### [Instructions to follow]
Repeat word for word everything from the line containing "In the photograph provided, evaluating" to the end of the listing, first and last lines included, and only that.

### [Data section]
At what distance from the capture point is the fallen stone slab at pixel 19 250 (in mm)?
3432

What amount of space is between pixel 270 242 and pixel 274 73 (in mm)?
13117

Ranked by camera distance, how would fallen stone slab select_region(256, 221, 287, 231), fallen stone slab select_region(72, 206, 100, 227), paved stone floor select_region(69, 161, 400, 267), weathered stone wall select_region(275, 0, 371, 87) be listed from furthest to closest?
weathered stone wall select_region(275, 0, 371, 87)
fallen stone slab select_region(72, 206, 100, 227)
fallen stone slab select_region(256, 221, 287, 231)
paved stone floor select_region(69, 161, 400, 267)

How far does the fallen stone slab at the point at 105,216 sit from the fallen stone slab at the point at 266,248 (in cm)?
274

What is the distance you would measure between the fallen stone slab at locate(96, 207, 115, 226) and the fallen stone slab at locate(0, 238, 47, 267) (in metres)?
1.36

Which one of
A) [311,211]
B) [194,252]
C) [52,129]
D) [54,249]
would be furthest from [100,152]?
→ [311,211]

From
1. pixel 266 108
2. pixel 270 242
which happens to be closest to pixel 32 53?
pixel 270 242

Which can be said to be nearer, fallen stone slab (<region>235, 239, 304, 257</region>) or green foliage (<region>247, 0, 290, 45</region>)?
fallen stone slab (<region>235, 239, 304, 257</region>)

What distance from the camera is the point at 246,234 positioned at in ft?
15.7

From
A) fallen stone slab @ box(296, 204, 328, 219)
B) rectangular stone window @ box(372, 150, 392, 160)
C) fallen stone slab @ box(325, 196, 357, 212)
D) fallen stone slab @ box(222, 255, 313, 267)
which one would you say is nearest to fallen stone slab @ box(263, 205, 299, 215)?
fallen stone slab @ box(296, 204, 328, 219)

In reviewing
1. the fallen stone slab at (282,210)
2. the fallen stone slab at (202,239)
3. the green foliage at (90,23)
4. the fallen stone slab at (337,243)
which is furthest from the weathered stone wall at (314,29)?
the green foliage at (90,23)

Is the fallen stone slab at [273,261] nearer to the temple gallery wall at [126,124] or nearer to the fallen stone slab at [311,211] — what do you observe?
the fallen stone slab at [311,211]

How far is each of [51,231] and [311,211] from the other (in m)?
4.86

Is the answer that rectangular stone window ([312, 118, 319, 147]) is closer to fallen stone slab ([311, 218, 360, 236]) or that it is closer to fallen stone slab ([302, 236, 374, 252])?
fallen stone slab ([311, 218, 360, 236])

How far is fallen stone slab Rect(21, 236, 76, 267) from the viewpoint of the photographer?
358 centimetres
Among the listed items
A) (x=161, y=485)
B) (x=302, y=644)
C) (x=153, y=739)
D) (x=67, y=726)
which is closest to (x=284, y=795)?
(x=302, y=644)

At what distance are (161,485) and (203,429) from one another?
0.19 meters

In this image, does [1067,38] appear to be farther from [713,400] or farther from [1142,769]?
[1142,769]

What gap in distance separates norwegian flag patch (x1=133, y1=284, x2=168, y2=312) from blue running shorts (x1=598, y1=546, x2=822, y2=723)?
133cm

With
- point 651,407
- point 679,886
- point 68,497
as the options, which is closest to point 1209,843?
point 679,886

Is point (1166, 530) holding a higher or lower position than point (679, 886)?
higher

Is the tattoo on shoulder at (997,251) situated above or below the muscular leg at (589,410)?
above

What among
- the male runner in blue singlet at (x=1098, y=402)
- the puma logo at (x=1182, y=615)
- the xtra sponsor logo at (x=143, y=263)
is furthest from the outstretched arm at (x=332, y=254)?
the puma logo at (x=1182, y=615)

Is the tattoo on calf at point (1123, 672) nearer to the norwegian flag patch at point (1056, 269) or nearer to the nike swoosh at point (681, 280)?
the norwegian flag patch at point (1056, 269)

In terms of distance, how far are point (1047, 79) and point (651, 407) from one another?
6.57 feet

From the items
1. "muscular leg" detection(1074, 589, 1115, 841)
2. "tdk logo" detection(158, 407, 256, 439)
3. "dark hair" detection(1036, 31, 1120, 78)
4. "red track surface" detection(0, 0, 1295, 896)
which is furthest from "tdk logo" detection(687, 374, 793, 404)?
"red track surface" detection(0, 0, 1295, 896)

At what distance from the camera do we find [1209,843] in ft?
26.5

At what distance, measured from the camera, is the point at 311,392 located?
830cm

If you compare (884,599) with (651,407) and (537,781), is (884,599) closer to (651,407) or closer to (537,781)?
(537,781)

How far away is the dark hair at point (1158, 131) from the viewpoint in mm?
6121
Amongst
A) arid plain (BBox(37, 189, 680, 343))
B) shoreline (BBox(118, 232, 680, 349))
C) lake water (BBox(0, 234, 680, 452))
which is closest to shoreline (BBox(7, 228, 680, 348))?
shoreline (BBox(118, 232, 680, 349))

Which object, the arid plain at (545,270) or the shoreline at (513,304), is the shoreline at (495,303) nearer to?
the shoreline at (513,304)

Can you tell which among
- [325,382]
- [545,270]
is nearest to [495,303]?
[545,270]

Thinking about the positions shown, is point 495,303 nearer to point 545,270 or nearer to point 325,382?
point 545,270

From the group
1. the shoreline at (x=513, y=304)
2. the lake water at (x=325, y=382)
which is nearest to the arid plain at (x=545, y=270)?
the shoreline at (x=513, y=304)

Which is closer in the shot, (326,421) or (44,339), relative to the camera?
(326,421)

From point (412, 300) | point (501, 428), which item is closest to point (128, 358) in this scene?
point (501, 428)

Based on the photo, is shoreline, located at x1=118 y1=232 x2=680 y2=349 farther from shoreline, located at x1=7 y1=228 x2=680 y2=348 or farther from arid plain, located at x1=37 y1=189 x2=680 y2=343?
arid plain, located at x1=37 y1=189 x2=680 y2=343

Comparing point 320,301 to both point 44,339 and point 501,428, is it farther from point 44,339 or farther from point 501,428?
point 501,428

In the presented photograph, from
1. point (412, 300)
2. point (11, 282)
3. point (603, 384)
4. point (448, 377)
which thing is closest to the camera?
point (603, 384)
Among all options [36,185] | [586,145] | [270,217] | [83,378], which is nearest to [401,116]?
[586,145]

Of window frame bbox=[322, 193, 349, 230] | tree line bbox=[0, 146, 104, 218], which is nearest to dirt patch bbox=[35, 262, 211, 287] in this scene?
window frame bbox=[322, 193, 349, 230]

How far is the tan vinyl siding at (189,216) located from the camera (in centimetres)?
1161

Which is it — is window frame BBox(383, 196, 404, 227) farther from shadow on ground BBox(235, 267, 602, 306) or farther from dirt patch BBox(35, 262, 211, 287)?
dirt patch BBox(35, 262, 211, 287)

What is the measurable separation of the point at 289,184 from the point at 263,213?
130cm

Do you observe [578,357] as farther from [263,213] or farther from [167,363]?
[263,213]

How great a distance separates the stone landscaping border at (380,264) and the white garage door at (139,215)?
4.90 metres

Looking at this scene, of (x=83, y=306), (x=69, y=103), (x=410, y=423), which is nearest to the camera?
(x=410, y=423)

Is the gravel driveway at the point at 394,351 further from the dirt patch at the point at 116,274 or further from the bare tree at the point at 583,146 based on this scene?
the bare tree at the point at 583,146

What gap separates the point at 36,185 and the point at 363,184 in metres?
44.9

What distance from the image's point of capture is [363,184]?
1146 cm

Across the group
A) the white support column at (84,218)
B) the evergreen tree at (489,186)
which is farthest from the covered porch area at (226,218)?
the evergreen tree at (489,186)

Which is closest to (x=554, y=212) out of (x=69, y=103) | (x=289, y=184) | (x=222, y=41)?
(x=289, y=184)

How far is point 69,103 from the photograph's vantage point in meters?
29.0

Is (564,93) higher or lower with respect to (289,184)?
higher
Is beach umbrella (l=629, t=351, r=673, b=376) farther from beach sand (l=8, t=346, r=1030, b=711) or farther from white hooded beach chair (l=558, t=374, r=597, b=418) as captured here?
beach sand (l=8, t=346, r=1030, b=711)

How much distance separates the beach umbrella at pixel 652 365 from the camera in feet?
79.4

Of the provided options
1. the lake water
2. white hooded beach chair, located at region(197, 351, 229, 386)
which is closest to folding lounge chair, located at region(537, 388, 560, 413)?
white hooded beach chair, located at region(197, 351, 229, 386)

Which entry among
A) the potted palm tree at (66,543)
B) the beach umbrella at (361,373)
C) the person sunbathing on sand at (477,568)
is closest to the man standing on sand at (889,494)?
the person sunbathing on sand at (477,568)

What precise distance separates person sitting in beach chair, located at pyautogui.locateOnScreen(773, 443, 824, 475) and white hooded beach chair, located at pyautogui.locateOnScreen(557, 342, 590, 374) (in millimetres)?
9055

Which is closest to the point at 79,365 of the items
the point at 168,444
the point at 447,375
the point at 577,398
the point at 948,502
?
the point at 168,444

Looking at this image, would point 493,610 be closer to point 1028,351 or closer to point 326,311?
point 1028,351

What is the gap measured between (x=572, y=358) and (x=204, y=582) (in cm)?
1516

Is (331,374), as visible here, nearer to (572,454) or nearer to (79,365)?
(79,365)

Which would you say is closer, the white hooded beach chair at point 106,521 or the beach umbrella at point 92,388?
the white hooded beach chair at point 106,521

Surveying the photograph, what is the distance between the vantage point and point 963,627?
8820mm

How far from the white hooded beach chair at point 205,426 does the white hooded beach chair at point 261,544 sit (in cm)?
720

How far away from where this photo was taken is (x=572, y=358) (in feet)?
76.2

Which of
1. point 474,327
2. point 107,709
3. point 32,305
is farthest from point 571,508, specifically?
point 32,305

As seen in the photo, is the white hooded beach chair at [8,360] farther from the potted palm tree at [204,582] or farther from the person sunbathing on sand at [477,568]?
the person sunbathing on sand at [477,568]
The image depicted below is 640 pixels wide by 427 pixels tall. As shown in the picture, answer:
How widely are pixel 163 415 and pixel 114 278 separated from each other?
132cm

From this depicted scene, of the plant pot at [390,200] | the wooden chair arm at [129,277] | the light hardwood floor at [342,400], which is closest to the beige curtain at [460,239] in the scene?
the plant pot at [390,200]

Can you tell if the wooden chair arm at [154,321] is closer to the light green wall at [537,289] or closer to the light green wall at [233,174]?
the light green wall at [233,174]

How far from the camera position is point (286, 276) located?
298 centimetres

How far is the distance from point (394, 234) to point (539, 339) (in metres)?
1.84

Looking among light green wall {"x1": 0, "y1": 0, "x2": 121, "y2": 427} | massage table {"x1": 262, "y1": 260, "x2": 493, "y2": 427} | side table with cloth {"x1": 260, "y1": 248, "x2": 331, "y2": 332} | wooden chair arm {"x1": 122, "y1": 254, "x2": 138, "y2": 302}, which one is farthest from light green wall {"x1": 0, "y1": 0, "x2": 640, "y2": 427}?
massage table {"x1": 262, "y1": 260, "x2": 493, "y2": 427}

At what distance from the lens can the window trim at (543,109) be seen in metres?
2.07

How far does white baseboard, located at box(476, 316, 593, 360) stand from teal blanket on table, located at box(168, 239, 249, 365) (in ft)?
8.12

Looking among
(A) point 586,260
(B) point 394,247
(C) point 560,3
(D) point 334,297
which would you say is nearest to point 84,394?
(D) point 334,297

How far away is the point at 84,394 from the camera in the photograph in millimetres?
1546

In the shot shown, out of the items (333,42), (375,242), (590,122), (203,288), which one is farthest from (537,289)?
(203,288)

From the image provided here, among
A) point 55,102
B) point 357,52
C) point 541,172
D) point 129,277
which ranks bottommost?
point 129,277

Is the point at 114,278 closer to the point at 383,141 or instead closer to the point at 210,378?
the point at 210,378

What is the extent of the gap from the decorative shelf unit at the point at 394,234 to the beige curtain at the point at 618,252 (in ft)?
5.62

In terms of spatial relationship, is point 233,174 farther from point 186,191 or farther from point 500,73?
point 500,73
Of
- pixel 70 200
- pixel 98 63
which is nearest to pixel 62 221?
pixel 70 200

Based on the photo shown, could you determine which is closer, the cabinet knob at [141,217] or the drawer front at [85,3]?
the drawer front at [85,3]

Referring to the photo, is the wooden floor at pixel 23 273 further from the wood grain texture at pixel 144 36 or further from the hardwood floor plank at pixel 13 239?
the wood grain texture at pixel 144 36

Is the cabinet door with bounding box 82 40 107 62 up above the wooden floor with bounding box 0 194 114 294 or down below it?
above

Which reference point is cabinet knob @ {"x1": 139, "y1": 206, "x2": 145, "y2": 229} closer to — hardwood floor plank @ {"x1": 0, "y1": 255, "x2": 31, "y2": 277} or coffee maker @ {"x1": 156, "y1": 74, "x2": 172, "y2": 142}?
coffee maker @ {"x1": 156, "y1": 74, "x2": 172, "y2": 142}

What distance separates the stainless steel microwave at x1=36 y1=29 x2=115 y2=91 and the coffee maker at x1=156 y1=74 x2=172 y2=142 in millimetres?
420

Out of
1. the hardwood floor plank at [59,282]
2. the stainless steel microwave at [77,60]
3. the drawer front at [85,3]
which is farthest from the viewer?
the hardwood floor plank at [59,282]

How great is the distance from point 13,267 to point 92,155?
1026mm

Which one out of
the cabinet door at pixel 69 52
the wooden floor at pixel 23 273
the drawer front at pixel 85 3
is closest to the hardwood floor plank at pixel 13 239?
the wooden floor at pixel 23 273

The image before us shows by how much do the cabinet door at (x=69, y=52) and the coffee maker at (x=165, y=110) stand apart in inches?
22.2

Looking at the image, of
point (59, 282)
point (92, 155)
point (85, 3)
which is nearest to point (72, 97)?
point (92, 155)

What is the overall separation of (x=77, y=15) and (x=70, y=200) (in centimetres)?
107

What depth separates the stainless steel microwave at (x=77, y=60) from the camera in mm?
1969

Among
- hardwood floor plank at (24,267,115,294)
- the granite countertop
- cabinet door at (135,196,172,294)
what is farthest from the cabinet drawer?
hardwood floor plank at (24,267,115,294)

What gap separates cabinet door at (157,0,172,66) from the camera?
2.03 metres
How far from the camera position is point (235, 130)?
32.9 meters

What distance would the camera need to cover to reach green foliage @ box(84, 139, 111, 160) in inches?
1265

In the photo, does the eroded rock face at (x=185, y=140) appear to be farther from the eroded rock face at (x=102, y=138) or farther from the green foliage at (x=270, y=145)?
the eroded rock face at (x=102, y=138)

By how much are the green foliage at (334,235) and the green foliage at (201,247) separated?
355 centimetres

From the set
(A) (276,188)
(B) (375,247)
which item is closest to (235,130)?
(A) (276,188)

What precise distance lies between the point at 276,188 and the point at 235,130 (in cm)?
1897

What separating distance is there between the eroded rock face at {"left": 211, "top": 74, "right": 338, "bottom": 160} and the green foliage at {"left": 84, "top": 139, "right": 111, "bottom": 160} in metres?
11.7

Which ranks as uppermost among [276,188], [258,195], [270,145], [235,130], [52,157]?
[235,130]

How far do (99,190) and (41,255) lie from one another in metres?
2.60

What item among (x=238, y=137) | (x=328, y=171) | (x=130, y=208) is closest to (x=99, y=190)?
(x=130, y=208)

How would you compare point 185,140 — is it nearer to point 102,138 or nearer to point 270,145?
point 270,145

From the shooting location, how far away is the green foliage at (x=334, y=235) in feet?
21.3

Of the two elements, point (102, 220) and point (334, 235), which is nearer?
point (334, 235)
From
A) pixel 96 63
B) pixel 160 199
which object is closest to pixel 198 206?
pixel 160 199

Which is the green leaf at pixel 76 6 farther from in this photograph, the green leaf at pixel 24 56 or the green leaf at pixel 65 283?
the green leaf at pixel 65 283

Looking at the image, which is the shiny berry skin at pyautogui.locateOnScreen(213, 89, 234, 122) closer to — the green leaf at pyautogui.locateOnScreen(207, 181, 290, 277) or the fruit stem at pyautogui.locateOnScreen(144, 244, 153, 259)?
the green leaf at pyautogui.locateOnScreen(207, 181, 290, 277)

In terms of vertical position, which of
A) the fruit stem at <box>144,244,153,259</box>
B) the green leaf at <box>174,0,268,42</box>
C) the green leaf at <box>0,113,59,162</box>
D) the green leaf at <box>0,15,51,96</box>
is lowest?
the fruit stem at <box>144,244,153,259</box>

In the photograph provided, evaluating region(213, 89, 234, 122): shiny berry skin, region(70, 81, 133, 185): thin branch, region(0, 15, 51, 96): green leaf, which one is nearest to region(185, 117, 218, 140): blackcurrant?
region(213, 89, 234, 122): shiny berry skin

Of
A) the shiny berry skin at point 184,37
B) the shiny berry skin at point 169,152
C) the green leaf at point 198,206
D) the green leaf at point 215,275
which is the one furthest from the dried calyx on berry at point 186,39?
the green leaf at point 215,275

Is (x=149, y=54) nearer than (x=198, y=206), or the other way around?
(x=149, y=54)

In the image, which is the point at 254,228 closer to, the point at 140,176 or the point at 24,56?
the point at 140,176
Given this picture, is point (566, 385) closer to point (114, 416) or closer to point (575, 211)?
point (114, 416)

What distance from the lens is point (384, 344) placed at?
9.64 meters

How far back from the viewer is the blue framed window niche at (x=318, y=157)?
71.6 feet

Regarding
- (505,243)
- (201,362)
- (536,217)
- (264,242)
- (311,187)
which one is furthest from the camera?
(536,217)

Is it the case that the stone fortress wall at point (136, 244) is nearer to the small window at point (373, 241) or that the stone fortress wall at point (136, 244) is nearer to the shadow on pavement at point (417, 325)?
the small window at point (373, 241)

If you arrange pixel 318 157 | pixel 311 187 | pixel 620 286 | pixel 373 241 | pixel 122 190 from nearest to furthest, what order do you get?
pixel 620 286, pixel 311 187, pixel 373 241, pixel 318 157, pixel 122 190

### [Task solution]
In the photograph provided, evaluating region(213, 89, 234, 122): shiny berry skin, region(70, 81, 133, 185): thin branch, region(0, 15, 51, 96): green leaf, which one is nearest to region(185, 117, 218, 140): blackcurrant?
region(213, 89, 234, 122): shiny berry skin

Of
A) the shiny berry skin at point 184,37
B) the shiny berry skin at point 169,152
C) the green leaf at point 198,206
D) the green leaf at point 215,275
which is the one furthest from the dried calyx on berry at point 186,39?
the green leaf at point 215,275

Is (x=149, y=54) nearer than (x=198, y=206), or the other way around?
(x=149, y=54)

In the image, which is the point at 254,228 closer to, the point at 140,176 or the point at 24,56?
the point at 140,176
Given this picture, is point (566, 385) closer to point (114, 416) or closer to point (575, 211)?
point (114, 416)

What distance from the lens is point (384, 344) placed at?
9.64 meters

How far back from the viewer is the blue framed window niche at (x=318, y=157)?
71.6 feet

Regarding
- (505,243)
- (201,362)
- (536,217)
- (264,242)
- (311,187)
which one is furthest from the camera?
(536,217)

Is it the case that the stone fortress wall at point (136, 244) is nearer to the small window at point (373, 241) or that the stone fortress wall at point (136, 244) is nearer to the shadow on pavement at point (417, 325)?
the small window at point (373, 241)

If you arrange pixel 318 157 | pixel 311 187 | pixel 620 286 | pixel 373 241 | pixel 122 190 from nearest to furthest, what order do you get?
pixel 620 286, pixel 311 187, pixel 373 241, pixel 318 157, pixel 122 190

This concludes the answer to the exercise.